Use of the REBOA is controversial. Brenner et al state that the placement of REBOA can be done quickly and efficiently to prevent hemorrhage as an alternative to cross-clamping the aorta after a resuscitative thoracotomy without an increase in mortality. In their experience, REBOA allowed for a minimally invasive way to stabilize the patient long enough to transport to the operating theater. Even though that study did not show an increase in morbidity, Bellal et al showed that an increase in REBOA use leads to increasing acute kidney injury and lower leg amputations as well a possible increase in mortality. Currently, the primary indication for placement of REBOA is noncompressible hemorrhage below the diaphragm (pelvic fracture), for patients in hemorrhagic shock.

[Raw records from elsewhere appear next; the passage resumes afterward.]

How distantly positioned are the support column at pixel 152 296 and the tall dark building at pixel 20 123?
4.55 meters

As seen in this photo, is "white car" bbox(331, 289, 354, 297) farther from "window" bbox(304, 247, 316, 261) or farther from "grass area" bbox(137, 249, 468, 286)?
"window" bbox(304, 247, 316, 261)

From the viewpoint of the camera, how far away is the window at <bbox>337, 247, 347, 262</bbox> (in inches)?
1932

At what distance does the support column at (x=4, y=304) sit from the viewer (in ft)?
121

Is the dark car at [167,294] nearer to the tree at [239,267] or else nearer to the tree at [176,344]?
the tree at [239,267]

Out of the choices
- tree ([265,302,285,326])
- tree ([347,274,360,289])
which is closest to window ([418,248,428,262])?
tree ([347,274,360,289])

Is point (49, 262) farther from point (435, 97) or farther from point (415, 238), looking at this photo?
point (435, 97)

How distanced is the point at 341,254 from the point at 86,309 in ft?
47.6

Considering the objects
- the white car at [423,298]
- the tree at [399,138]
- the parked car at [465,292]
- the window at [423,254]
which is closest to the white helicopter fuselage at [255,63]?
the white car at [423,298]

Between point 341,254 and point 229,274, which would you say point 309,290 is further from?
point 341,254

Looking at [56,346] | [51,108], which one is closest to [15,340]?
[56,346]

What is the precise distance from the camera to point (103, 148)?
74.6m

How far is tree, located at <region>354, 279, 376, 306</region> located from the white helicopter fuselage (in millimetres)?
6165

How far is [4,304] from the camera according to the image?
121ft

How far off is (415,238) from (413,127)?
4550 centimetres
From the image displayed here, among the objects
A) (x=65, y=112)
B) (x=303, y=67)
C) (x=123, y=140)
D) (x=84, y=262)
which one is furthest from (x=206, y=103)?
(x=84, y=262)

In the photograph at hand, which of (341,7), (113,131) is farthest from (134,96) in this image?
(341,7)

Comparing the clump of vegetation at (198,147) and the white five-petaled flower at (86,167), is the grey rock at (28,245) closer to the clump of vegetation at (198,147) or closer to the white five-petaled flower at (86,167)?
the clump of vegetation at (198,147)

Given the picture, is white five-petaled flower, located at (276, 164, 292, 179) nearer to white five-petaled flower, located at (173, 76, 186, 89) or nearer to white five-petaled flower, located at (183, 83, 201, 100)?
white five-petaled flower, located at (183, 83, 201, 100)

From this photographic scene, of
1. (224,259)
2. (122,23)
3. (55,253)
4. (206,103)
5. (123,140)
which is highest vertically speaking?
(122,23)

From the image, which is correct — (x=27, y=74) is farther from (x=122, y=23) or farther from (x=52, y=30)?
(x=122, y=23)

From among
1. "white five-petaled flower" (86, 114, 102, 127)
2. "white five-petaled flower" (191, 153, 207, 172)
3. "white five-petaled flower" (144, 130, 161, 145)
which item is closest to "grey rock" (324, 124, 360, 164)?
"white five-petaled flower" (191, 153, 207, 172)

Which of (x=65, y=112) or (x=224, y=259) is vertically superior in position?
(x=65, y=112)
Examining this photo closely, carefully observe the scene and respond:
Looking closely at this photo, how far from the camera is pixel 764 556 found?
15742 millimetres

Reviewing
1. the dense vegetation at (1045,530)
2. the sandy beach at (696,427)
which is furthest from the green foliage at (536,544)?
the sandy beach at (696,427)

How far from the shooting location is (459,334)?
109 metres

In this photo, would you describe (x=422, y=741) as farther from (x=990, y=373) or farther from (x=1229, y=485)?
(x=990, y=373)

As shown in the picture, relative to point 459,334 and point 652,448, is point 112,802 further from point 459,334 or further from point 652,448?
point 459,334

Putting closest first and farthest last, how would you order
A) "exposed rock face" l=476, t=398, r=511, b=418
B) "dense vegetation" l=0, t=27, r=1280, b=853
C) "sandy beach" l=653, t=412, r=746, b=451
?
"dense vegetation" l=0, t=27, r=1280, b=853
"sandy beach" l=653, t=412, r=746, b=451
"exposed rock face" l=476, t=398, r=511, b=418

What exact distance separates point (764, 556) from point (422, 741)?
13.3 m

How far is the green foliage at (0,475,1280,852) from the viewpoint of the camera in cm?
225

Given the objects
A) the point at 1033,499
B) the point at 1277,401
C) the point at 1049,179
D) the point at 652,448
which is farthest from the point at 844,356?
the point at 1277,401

Phase 1: The damage control operation

Indications

The decision regarding the initiation of damage control strategies should be made early in the operative course based on the patient’s physiologic parameters, body temperature, and intravascular volume status. As described by Moore et al, the original indications for a damage control strategy included an inability to achieve hemostasis due to ongoing coagulopathy, a technically difficult or inaccessible major venous injury, a time-consuming procedure in the setting of under resuscitated shock, and a need to address other life-threatening injuries. The earliest descriptions of what subsequently became known as damage control surgery involved patients with major hepatic injuries, in whom the placement of perihepatic packing and staged operative management resulted in decreased morbidity and mortality rates. Expanded indications include hemodynamically unstable patients with either high-energy blunt torso trauma or multiple penetrating injuries or any trauma patient presenting in shock with hypothermia and coagulopathy ( Table 1 ). More recently, Roberts et al, further defined preoperative and intraoperative indications for damage control surgery that result in improved patient outcomes ( Table 2 ). Major liver and vascular injuries remain the most common triggers for performing a damage control operation.

TABLE 1
Indications for Damage Control Procedures
Adapted from Rotondo MF, Zonies DH: The damage control sequence and underlying logic. Surg Clin North Am 77:761–777, 1997.
Hemodynamic instability due to hemorrhagic shock
Presenting coagulopathy or hypothermia
Major abdominal vascular injury with or without associated visceral injury
Complex hepatic injuries with or without associated visceral injury
Multicavitary injuries with hemorrhagic shock
Multisystem trauma with competing management priorities
Metabolic acidosis with pH < 7.3
Massive transfusion requirements

TABLE 2
Damage Control Surgery
Adapted from Roberts DJ, et al: Accuracy of published indications for predicting use of damage control during laparotomy for trauma. J Surg Res 248:45–55, 2020.
Preoperative Indications Intraoperative Indications
Cardiac arrest Abdominal vascular injury + major abdominal solid or hollow organ injury
Concomitant severe TBI Major pancreatic or duodenal injury
Injury Severity Score > 25 Involvement of multiple anatomic regions requiring surgery
Hypotension: systolic BP < 90 mm Hg Prolonged surgery > 90 minutes
Hyperthermia: core temperature <34° C Estimated blood loss > 5 L
Acidosis: BD > 15 mmol/L or lactate > 5 mmol/L Massive resuscitation: >10 units PRBCs
Coagulopathy or hyperfibrinolysis on rTEG Persistent hypotension: systolic BP < 90 mm Hg
Massive resuscitation: >10 units PRBCs Persistent hyperthermia: core temperature <34° C
Acidosis: pH < 7.2
BD, base deficit; BP, blood pressure; PRBC, packed red blood cells; rTEG, rapid thromboelastography; TBI, traumatic brain injury.